◆ **Text section**
§ §
Today on The Melbourne Flâneur I publish my first ‘amplified flânograph’ in quite a while—one of those photographs, taken in the course of mes flâneries, which later inspire something in me—a prose poem, a capsule essay or a ficción—and to which I add the third dimension of an evocative soundscape.
I photographed this signal box one weekday morning in May. I was coming out of the post office at the head of Oxford Street, annual runway for Sydney’s world-famous Gay and Lesbian Mardi Gras, and as I was crossing the street to get to Hyde Park, juggling my shipment of a brand new product—(more on that to come, chers lecteurs)—I was struck by this traffic signal box, one of three, looming towards me from the opposite sidewalk.
Despite having my arms full and nothing but my phone on me, I had to get a shot, sensing, ‘détective des belles choses’ that I am, that there was a clue for me in the message graphed on the side of this signal box.
I was not wrong.
“The Price”, the short story that eventually emerged two months later out of the image above, is an example of one of my literary crime ficciones, what I am calling the ‘nouvelle démeublée noire’—literally, the ‘unfurnished dark short story’.
Basically, the concept of the nouvelle démeublée I’m pioneering is a synthesis of the principles of the French Nouveau Roman (or ‘New Novel’) combined with Willa Cather’s notion of a ‘novel démeublé’ or ‘unfurnished’ novel.
Whatever is felt upon the page without being specifically named there—that, it seems to me, is created. It is the inexplicable presence of the thing not named, of the over-tone divined by the ear but not heard by it, the verbal mood, the emotional aura of the fact or the thing or the deed, that gives high quality to the novel or the drama, as well as to poetry itself.
—Willa Cather, “The Novel Démeublé”, The New Republic (April 12, 1922)
Though I am writing with respect to the French Nouveau Roman, I call these ‘unfurnished’ pieces in which something unsaid is nevertheless felt by the reader as a mood of ambiguity nouvelles démeublées because nouvelles nouvelles (literally, ‘new short stories’) just doesn’t make sense in French.
Last year, French literature celebrated the hundredth anniversary of the birth of Alain Robbe-Grillet, whose violently abstracted and anti-human style I take as my guiding light in the composition of these pieces, while 2023 marks the seventieth anniversary of a landmark event in modern letters: the first publication of a Robbe-Grillet novel, Les Gommes (The Erasers, 1953).
It’s difficult to convey what a scandal Les Gommes represented, first in French literature, then in English, as Robbe-Grillet’s literary influence as the ‘chef d’école’ of the Nouveau Roman was absorbed into Anglophonic culture—particularly in the U.S., where he enjoyed some celebrity as an avant-garde novelist and filmmaker in the sixties.
§ §
◆ **Recorded information**
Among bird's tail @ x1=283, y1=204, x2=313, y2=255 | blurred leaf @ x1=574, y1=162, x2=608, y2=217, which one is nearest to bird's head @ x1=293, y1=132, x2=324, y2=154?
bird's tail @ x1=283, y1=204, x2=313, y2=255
§ §
◆ **What this exercise asks**
A – In the Melbourne Flâneur text, which Robbe-Grillet novel was first published in 1953?
B – Rewrite the part of the Melbourne Flâneur text that opens with the words containing "Today on The" and closes with "the opposite sidewalk.", replacing "signal box" with "control cabinet".
C – According to the Melbourne Flâneur text, what kinds of writing can a flânograph inspire?

◆ **Problem solutions**
A – Les Gommes (The Erasers)

B –
Today on The Melbourne Flâneur I publish my first ‘amplified flânograph’ in quite a while—one of those photographs, taken in the course of mes flâneries, which later inspire something in me—a prose poem, a capsule essay or a ficción—and to which I add the third dimension of an evocative soundscape.
I photographed this control cabinet one weekday morning in May. I was coming out of the post office at the head of Oxford Street, annual runway for Sydney’s world-famous Gay and Lesbian Mardi Gras, and as I was crossing the street to get to Hyde Park, juggling my shipment of a brand new product—(more on that to come, chers lecteurs)—I was struck by this traffic control cabinet, one of three, looming towards me from the opposite sidewalk.

C – A prose poem, a capsule essay and a ficción.